DATA PROVIDED —
== == ==
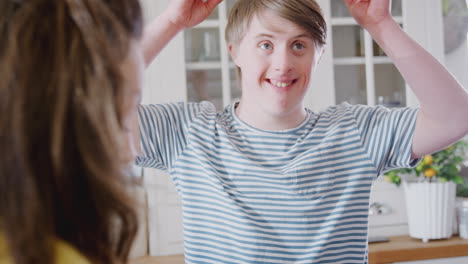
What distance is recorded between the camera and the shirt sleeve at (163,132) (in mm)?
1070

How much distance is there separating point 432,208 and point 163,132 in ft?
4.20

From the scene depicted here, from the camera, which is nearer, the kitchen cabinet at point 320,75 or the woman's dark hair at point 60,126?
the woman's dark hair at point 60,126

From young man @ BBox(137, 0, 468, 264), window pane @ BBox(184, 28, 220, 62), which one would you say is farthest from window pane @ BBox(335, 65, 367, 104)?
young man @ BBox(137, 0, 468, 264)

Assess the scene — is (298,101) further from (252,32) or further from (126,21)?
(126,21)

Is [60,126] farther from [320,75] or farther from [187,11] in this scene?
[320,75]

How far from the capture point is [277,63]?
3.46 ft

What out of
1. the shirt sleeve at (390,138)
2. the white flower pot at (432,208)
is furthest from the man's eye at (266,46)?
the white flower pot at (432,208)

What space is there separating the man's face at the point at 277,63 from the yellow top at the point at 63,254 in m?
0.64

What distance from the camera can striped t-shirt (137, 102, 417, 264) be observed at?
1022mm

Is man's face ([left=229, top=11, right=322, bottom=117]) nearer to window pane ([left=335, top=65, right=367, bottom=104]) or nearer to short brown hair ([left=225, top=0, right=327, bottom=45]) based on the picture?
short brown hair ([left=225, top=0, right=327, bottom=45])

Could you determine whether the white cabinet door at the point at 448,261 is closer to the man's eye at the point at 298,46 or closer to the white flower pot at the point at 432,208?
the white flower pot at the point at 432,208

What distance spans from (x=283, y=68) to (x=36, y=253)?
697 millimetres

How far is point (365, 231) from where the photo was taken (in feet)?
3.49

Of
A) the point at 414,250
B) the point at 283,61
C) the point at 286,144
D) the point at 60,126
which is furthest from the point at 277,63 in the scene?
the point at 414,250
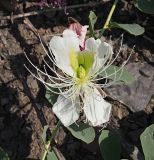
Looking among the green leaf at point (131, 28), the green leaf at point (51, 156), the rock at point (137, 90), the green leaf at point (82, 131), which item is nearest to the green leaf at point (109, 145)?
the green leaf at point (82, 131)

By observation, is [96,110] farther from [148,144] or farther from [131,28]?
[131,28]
== == ==
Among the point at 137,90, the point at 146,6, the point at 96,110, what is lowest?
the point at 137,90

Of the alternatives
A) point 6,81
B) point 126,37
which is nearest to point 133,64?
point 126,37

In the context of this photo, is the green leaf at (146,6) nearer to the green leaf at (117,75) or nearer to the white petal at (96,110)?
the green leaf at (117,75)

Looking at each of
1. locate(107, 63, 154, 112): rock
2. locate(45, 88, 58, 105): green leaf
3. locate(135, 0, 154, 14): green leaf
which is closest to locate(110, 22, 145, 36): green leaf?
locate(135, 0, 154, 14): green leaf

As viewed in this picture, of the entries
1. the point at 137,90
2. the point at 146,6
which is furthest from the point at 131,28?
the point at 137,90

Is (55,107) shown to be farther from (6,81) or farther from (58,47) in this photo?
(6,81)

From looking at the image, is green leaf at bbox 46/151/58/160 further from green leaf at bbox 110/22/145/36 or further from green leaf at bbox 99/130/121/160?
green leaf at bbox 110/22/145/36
== == ==
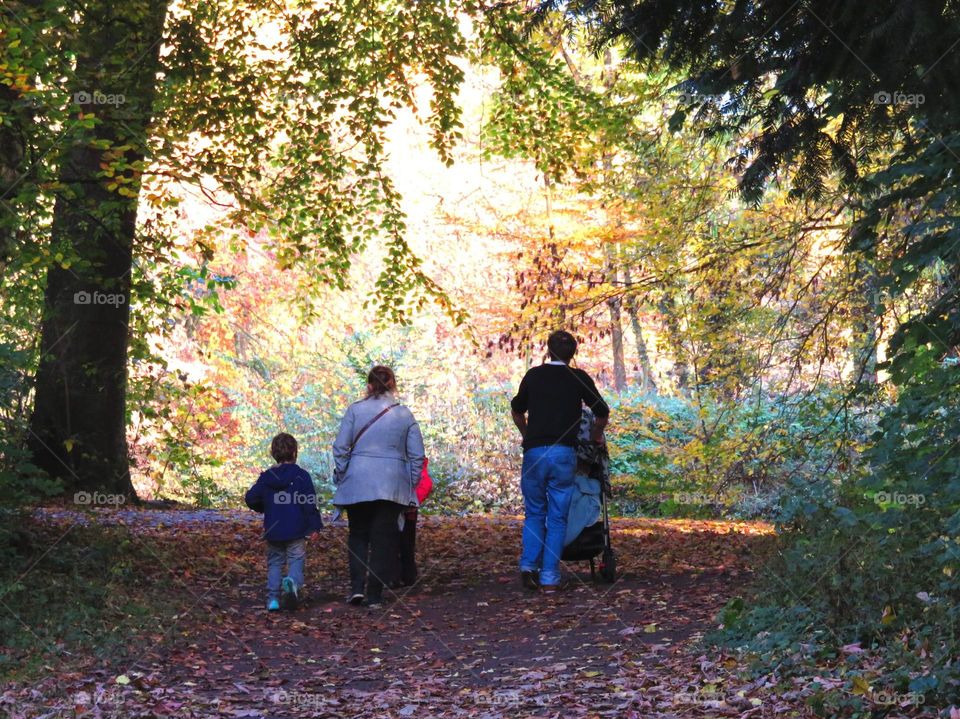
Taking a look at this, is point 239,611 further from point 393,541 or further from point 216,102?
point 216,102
== == ==
YOUR GOAL — Copy out, word for word, the part of the data above that begins with the line containing "Is man's face" and ends with the line containing "697 millimetres", including both of those lines.

RESPONSE TO THIS TASK —
Is man's face ([left=229, top=11, right=322, bottom=117]) nearer to window pane ([left=335, top=65, right=367, bottom=104]) or nearer to short brown hair ([left=225, top=0, right=327, bottom=45]) based on the picture?
short brown hair ([left=225, top=0, right=327, bottom=45])

Could you determine whether the white cabinet door at the point at 448,261 is closer to the man's eye at the point at 298,46 or closer to the white flower pot at the point at 432,208?
the white flower pot at the point at 432,208

What distance spans from (x=283, y=68) to (x=36, y=253)?
697 millimetres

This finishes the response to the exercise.